- ENTRIES SHOWN -
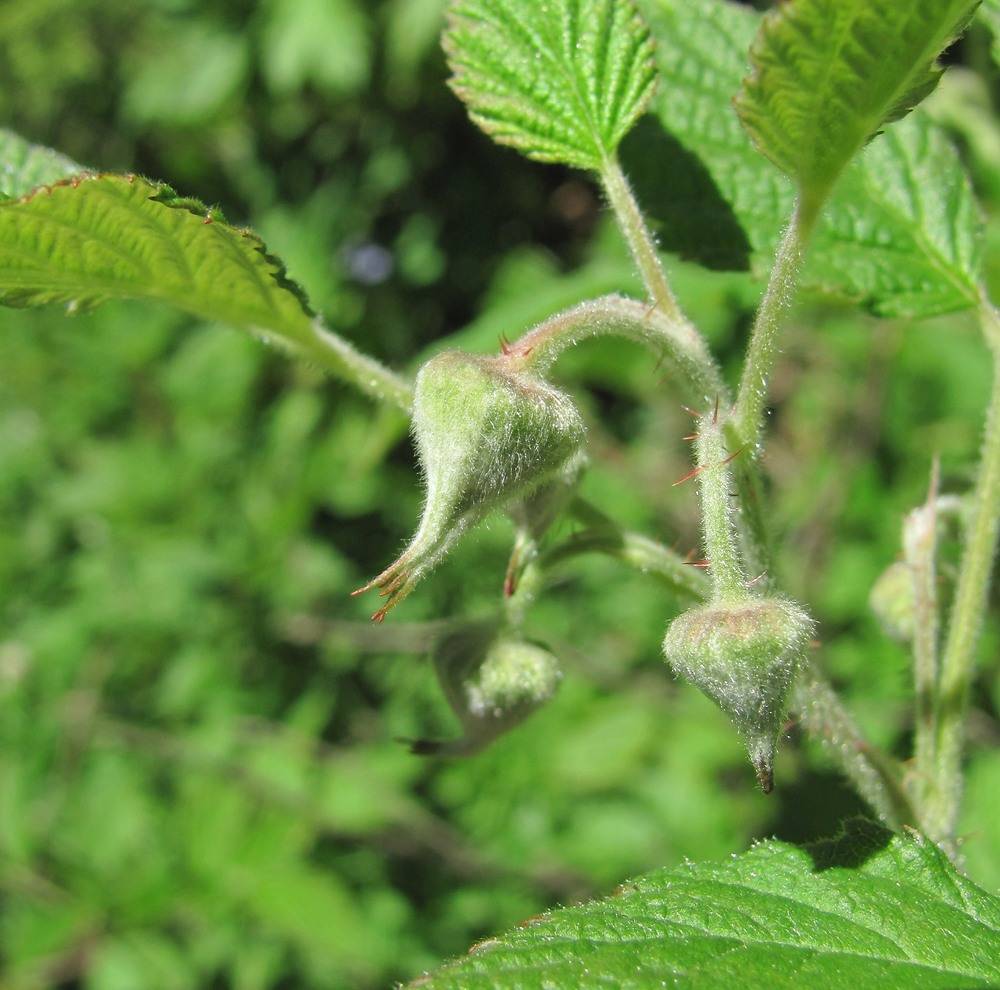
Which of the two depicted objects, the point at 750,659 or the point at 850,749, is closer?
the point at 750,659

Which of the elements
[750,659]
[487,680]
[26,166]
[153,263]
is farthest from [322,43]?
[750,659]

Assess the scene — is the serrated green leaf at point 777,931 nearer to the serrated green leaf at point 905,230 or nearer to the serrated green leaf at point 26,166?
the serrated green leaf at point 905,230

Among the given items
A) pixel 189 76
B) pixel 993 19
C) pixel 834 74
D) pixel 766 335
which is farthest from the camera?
---
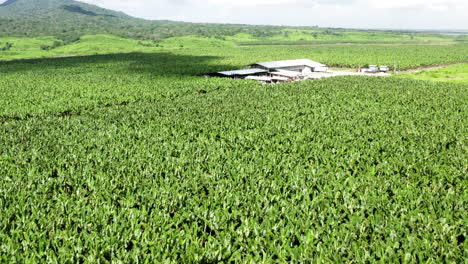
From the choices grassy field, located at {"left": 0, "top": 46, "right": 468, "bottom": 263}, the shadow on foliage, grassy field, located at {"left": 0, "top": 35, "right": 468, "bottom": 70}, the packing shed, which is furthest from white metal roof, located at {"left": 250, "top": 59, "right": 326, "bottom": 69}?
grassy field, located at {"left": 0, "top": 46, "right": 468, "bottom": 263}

- STATED EXERCISE -
Which lines in the rows above contain the string "point"? Extract each of them in full.

- FULL ANSWER -
Which of the two depicted objects, the point at 750,659 or the point at 850,749, is closer?
the point at 750,659
Assess the scene — is the serrated green leaf at point 777,931 nearer to the serrated green leaf at point 905,230 or nearer to the serrated green leaf at point 26,166?
the serrated green leaf at point 905,230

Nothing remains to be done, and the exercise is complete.